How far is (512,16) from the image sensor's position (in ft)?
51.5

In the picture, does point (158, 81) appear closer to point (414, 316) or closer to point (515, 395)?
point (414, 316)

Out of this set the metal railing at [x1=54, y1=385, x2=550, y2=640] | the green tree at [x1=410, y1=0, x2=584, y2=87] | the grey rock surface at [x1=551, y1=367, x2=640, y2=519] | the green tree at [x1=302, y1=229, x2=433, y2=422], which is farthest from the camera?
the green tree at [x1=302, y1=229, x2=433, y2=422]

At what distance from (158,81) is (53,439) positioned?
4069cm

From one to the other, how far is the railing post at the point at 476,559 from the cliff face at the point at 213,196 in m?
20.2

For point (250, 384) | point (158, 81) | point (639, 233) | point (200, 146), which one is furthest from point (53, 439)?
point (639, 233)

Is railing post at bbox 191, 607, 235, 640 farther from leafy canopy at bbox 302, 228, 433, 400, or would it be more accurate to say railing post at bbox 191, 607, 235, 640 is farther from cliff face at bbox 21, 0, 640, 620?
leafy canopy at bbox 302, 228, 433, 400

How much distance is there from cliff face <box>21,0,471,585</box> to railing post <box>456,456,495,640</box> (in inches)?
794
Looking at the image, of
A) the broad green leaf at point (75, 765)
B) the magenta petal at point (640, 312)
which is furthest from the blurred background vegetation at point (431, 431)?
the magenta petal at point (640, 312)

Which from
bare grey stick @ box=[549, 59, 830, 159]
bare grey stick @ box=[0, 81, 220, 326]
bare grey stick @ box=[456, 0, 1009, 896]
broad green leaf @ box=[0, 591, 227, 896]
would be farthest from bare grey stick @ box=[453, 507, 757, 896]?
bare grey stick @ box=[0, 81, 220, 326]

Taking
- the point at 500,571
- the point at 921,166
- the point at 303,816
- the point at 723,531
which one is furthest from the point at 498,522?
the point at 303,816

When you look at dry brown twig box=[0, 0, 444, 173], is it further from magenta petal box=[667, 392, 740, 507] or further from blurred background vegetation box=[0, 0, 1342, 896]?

▶ [Given exercise]: Transcribe each entry precisely, missing none.

▶ [Task output]:
How far is (512,16) from the image sensor's position (in ft)?
51.5

In the picture, does point (158, 81) appear closer to point (414, 316) or closer to point (515, 395)?
point (414, 316)

Out of this set the metal railing at [x1=54, y1=385, x2=550, y2=640] | the green tree at [x1=410, y1=0, x2=584, y2=87] | the grey rock surface at [x1=551, y1=367, x2=640, y2=519] | the green tree at [x1=302, y1=229, x2=433, y2=422], which is farthest from the camera?
the green tree at [x1=302, y1=229, x2=433, y2=422]

At what distance from (158,81) is (53,439) positioned?
4069cm

From one to the other, how far is the railing post at the point at 476,559 from the cliff face at the point at 213,196 in m?
20.2

For point (250, 384) | point (158, 81) | point (639, 233) | point (200, 146), which one is furthest from point (53, 439)?
point (639, 233)

Is railing post at bbox 191, 607, 235, 640 farther from leafy canopy at bbox 302, 228, 433, 400, or would it be more accurate to say railing post at bbox 191, 607, 235, 640 is farther from cliff face at bbox 21, 0, 640, 620?
leafy canopy at bbox 302, 228, 433, 400

How much distance is there from cliff face <box>21,0,471,585</box> to railing post <box>456,456,495,640</box> (in inches)?
794
Looking at the image, of
A) the broad green leaf at point (75, 765)
B) the magenta petal at point (640, 312)
which is furthest from the blurred background vegetation at point (431, 431)?
the magenta petal at point (640, 312)

Which from
bare grey stick @ box=[549, 59, 830, 159]
bare grey stick @ box=[0, 81, 220, 326]
bare grey stick @ box=[456, 0, 1009, 896]
broad green leaf @ box=[0, 591, 227, 896]
would be farthest from bare grey stick @ box=[453, 507, 757, 896]?
bare grey stick @ box=[0, 81, 220, 326]

Taking
- the point at 500,571
- the point at 921,166
- the point at 303,816
- the point at 723,531
which one is furthest from the point at 498,522?
the point at 303,816

When you look at dry brown twig box=[0, 0, 444, 173], is it further from magenta petal box=[667, 392, 740, 507] or further from blurred background vegetation box=[0, 0, 1342, 896]?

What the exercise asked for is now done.